The overcast sky, fading light and rather diffuse color of the bird when seen from the front created some photographic challenges. At one point it flew to a perch within 15 feet of where I was standing, but with a network of high-contrast tree branches in the background, I could not get my camera to focus on the bird. The photos show here were all taken from many yards away with high zoom, and then cropped.

The normal range of the mountain bluebird is primarily the western mountain and plains states and up the western part of Canada into Alaska in the summer breeding season. Winters are spent in the southern part of that range and well south into Mexico. Normally it would not be closer to us than the western edge of the Dakotas.

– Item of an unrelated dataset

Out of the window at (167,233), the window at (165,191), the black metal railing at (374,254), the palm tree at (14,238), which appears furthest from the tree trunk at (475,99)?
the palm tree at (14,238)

For comparison, here (below) is the male eastern bluebird, which is the bluebird we normally see in this part of the country.

Sunday, March 6, 2016

Spring Birding Begins! - Ducks and Geese

With temperatures heading high into the 50s today, we headed down to the Wells Lake causeway west of Faribault and saw hundreds of greater white-fronted geese as well as many common mergansers and some redheads and coots (in addition to gulls and oodles of mallards and Canada geese). The large lake has already opened up enough that all of these were hundreds of yards away and a strain to see, even through binoculars and spotting scope, so there may have been other species that we couldn't identify.

In contrast, at the Superior Drive pond in Northfield, which now has a lot of open water as well, we got some lovely views of several lesser scaup, a diving duck that is usually one of the first migrating ducks I've recorded over the past few springs (here are other posts I've written about scaup -- in the exceptionally warm spring of 2012, on March 7 the ice was almost completely out on that pond and I counted 42 scaup). Lesser scaup moving through our area are on their way to summer breeding grounds in the northern plains of Canada after wintering in the southern states, along the Gulf Coast, or maybe in Mexico.

Look at that beautiful blue beak, golden eye, and dark head shining purple in the sun.